Imagine that your email marketing team currently gets all of the high fives. Why? It appears that the most conversions come from email. Last clicks are mostly email clicks. But upon further examination with a more sophisticated tool, it appears that your attribution data actually shows that paid media, content marketing, and organic search efforts heavily contributed toward these last clicks. Yet, your VP of Marketing was just about to funnel more money into email and less into these other efforts that seemed unproductive.

Luckily, marketers are more often avoiding this problem with an increasing ability to accurately and granularly attribute credit to various marketing channels. But despite large amounts of attribution data at our disposal, we’re still learning how to attribute properly and sensibly.


So how do you figure out what attribution model works best for your organization? Here are a few tips.

1. Understand your business.

Your business will dictate how you think about attribution. A few aspects include:

  • Purchasing lifecycle: What do customers and prospects do at various stages of the buying lifecycle?

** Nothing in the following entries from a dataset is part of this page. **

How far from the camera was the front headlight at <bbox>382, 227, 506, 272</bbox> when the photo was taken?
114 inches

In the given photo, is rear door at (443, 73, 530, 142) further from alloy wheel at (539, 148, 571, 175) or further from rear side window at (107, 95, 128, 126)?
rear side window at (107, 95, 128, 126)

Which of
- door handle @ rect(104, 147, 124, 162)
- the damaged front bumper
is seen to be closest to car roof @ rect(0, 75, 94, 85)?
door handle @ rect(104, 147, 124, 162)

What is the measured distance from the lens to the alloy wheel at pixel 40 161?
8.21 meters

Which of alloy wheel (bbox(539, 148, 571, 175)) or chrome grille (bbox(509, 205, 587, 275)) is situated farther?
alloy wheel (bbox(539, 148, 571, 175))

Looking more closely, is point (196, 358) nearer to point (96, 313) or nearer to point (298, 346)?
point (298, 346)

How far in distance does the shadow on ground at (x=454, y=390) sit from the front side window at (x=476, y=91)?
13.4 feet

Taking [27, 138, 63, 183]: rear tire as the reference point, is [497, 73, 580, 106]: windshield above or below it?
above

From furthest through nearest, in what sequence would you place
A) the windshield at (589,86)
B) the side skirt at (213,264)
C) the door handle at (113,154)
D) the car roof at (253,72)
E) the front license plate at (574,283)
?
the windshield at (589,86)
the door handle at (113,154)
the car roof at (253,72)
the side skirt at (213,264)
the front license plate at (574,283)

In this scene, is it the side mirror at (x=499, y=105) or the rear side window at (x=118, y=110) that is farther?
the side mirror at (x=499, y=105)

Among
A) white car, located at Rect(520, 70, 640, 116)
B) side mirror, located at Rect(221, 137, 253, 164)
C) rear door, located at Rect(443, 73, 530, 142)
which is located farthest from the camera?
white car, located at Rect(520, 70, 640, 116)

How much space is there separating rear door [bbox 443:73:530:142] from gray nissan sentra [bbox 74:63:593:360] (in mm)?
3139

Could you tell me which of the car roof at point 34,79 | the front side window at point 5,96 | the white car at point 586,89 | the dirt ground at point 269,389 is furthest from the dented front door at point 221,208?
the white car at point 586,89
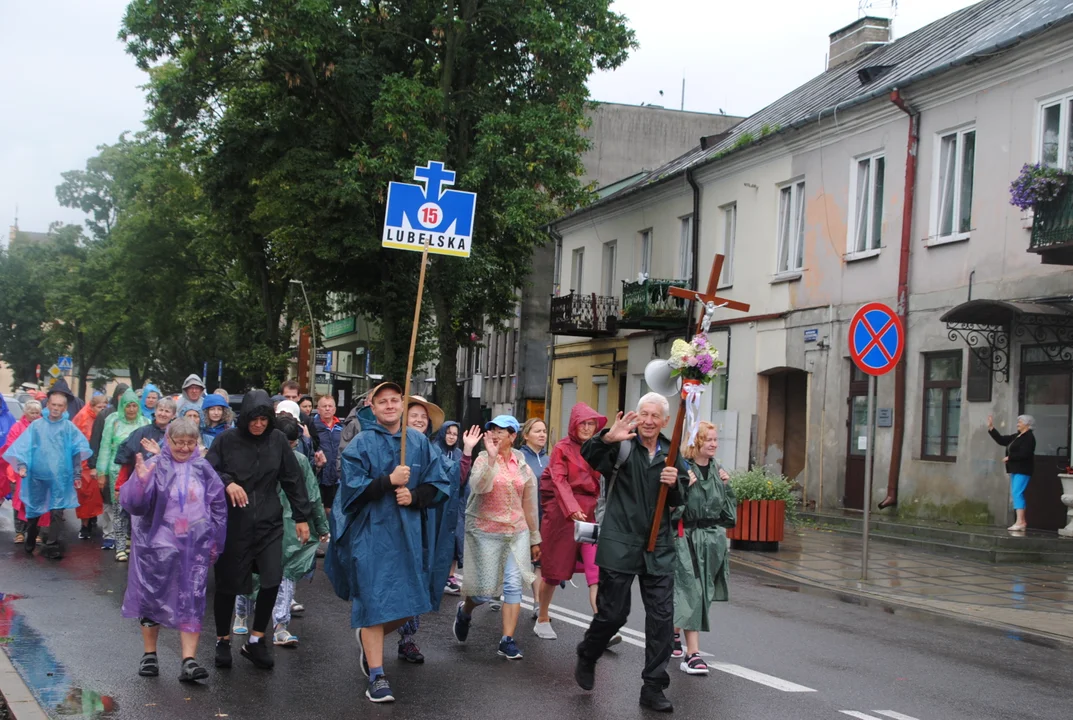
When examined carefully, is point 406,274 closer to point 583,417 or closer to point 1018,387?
point 1018,387

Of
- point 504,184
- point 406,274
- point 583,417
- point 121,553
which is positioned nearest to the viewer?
point 583,417

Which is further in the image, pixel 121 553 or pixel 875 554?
pixel 875 554

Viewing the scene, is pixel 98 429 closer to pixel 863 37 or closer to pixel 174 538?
pixel 174 538

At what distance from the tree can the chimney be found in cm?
596

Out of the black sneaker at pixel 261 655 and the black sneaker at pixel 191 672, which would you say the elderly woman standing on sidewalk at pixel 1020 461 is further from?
the black sneaker at pixel 191 672

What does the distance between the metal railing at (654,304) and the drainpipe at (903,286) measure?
25.9 feet

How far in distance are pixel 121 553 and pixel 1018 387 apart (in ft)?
41.4

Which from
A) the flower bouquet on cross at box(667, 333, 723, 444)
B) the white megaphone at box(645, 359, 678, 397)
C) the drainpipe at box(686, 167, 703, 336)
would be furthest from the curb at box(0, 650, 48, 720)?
the drainpipe at box(686, 167, 703, 336)

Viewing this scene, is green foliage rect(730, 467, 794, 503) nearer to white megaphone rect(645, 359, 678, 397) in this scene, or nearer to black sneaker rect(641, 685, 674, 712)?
white megaphone rect(645, 359, 678, 397)

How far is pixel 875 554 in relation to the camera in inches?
645

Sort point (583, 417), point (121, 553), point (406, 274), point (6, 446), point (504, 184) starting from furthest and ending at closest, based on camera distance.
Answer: point (406, 274)
point (504, 184)
point (6, 446)
point (121, 553)
point (583, 417)

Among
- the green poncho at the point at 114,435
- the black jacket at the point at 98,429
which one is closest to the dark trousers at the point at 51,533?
the green poncho at the point at 114,435

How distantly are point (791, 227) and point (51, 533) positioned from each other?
53.9 feet

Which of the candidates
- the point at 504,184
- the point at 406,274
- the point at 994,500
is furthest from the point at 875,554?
the point at 406,274
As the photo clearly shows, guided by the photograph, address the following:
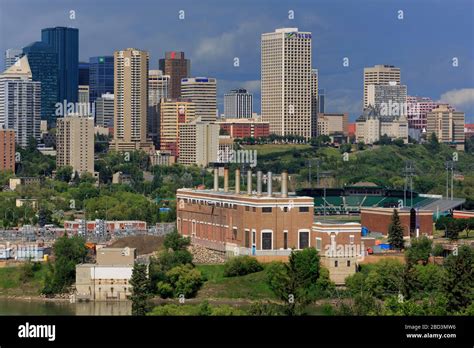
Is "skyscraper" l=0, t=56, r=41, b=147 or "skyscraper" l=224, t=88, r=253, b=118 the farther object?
"skyscraper" l=224, t=88, r=253, b=118

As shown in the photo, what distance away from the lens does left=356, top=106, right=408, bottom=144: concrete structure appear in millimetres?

How long does each step take?
  • B2B or B2C: B2C may involve quicker purchasing lifecycles and higher volumes of transactions while B2B may contain longer purchasing lifecycles that require more hands-on involvement to complete a sale.
  • Impulse or non-impulse buying: For example, purchasing a can of soda works differently than purchasing a new bedroom set.
  • Complexity of purchase: The complexity of obtaining a home loan or buying a computer affects the purchasing lifecycle and number of touchpoints—which affects attribution.

2. Look at how many channels you actually use.

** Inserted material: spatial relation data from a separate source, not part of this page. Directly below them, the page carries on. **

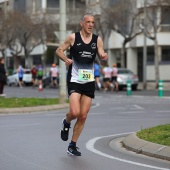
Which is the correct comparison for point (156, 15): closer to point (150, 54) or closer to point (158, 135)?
point (150, 54)

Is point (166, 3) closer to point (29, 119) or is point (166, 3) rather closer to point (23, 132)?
point (29, 119)

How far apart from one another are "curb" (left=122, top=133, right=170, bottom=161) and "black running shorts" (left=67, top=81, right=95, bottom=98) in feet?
4.46

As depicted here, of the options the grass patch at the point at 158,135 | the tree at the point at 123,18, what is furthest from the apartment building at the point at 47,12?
the grass patch at the point at 158,135

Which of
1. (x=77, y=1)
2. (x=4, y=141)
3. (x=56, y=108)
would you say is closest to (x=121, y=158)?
(x=4, y=141)

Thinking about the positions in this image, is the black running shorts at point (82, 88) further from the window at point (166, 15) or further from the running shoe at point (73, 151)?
the window at point (166, 15)

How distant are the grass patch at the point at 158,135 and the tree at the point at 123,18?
35.0 m

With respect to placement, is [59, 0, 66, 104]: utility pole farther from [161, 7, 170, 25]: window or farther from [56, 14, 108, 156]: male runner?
[161, 7, 170, 25]: window

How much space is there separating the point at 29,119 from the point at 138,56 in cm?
3868

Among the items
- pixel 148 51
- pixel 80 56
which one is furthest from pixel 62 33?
pixel 148 51

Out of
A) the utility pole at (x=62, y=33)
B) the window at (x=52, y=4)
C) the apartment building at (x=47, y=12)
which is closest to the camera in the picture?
the utility pole at (x=62, y=33)

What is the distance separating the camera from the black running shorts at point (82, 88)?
9.91 meters

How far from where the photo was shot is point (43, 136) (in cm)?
1285

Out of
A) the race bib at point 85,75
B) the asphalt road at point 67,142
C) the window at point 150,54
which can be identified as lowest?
the asphalt road at point 67,142

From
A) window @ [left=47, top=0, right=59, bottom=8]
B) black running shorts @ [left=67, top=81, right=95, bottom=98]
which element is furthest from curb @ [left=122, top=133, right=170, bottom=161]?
window @ [left=47, top=0, right=59, bottom=8]
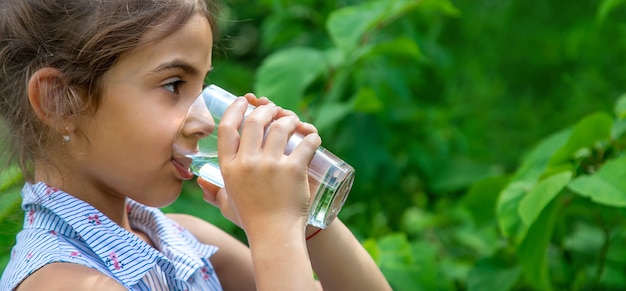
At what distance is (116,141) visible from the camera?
115 centimetres

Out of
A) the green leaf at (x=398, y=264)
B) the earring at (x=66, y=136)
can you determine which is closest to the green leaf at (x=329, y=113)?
the green leaf at (x=398, y=264)

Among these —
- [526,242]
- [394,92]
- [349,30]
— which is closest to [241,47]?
[394,92]

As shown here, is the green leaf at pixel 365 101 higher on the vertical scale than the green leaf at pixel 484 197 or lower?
higher

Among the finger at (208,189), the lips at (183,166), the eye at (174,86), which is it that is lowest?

An organization primarily relying on one or two channels for all of their conversions may not need to worry about complex attribution models. However, an organization using many channels should take complex attribution models seriously in order to help figure out which marketing channel investments pay off the most.

3. Look holistically at your overall marketing efforts.

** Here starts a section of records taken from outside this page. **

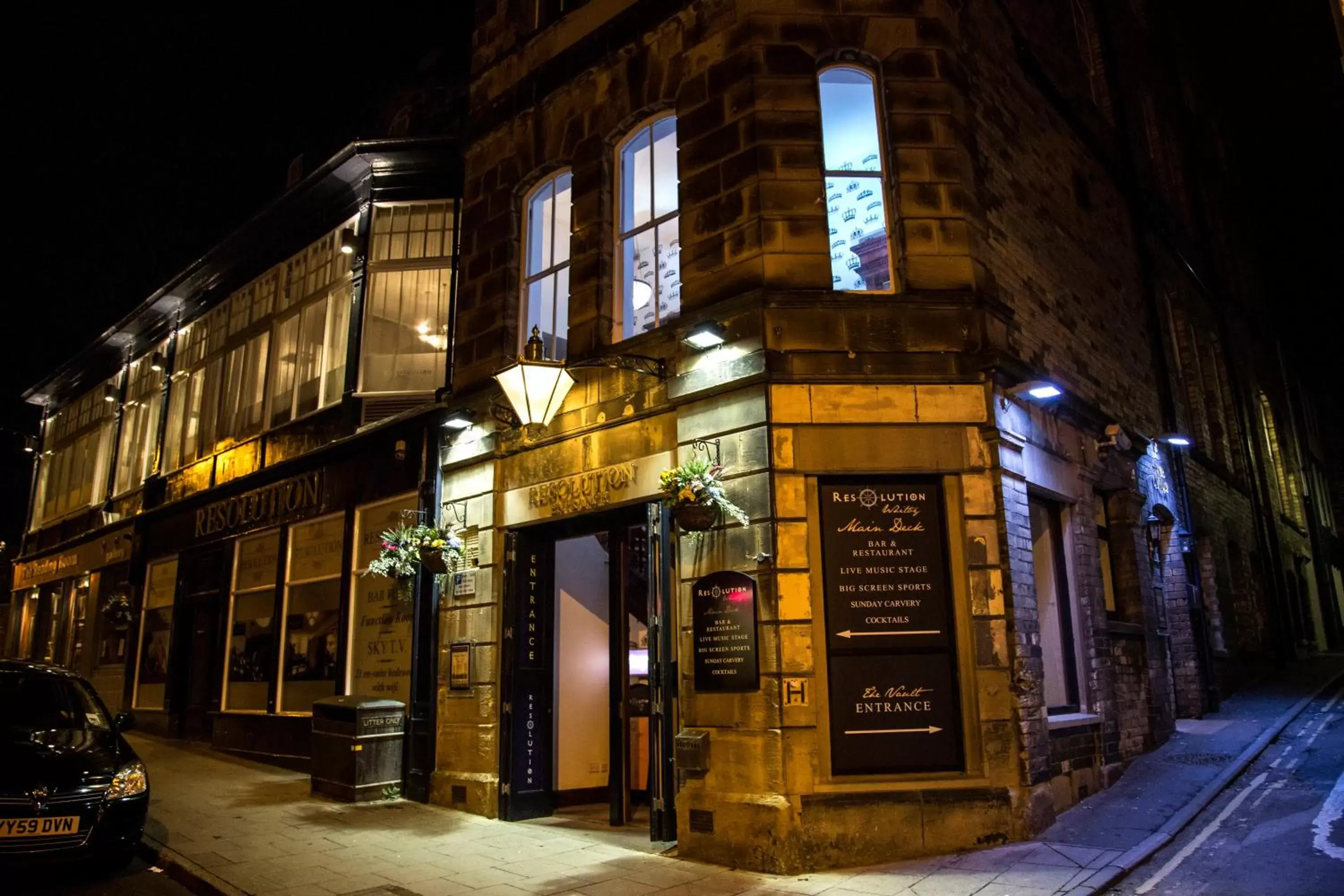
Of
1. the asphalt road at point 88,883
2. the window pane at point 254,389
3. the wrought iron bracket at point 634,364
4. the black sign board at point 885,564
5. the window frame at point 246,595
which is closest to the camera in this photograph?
the asphalt road at point 88,883

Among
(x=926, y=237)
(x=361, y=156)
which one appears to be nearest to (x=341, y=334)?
(x=361, y=156)

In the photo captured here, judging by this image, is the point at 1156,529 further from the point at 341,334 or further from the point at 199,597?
the point at 199,597

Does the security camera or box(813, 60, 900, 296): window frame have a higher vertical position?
box(813, 60, 900, 296): window frame

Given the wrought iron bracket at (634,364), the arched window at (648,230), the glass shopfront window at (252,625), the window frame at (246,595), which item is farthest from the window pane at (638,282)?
the glass shopfront window at (252,625)

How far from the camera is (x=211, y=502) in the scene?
52.5ft

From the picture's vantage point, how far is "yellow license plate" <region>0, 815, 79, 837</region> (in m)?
6.02

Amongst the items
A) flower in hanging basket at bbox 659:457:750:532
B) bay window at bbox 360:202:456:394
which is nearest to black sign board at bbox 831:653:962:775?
flower in hanging basket at bbox 659:457:750:532

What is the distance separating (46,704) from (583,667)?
17.5 feet

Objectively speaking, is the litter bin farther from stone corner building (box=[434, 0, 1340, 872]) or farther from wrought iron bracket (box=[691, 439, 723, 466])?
wrought iron bracket (box=[691, 439, 723, 466])

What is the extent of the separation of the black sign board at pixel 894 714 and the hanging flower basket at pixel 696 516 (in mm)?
1638

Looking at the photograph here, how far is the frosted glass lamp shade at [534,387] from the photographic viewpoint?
8688mm

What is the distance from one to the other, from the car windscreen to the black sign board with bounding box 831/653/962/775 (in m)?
6.81

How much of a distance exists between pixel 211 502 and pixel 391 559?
24.1 ft

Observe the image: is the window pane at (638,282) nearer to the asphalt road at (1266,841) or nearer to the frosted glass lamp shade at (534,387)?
the frosted glass lamp shade at (534,387)
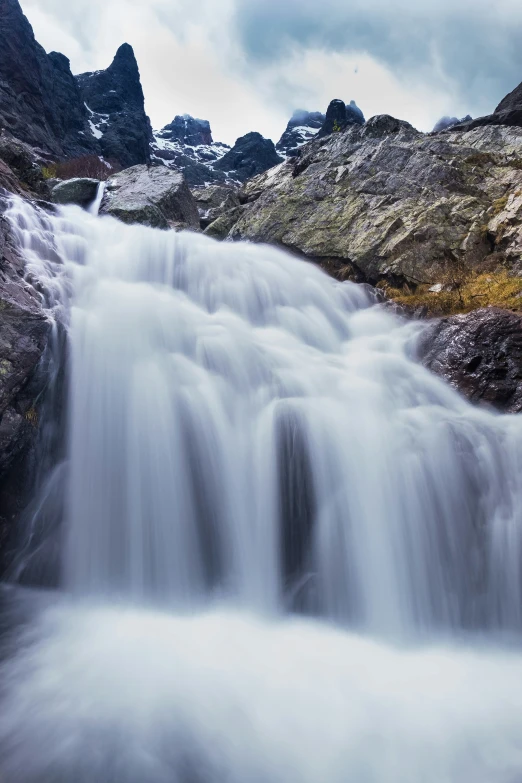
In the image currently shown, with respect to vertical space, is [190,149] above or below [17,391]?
above

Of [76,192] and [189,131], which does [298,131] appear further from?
[76,192]

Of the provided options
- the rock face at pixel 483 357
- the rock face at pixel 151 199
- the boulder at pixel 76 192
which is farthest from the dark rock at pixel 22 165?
the rock face at pixel 483 357

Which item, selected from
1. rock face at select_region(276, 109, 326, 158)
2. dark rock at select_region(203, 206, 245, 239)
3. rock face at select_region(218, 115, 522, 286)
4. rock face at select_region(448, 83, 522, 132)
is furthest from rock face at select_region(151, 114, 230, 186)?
rock face at select_region(218, 115, 522, 286)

Even with the most complex tools at your disposal, attribution fails when your marketing lacks a holistic view. Signs of fragmented attribution tracking include different parties claiming credit for a conversion, continual arguments about attribution, or one channel always getting the credit when multiple marketing channels seem to support your efforts.

4. Use information you can act upon.

Ultimately, attribution modeling is useless unless you can act upon the information. If you decide to set up a more complex attribution modeling system, then it needs to answer:

  • Which marketing channels work best?
  • Where do I need to invest my marketing dollars?
  • What marketing channels don’t work as well?


So, while I often say “it depends” when people ask me about attribution modeling, these are the key factors that go through my mind when I assess how an organization may view their own efforts. By following these tips, you properly attribute credit to the right marketing channels that contribute to meeting your business goals and impacting your bottom line.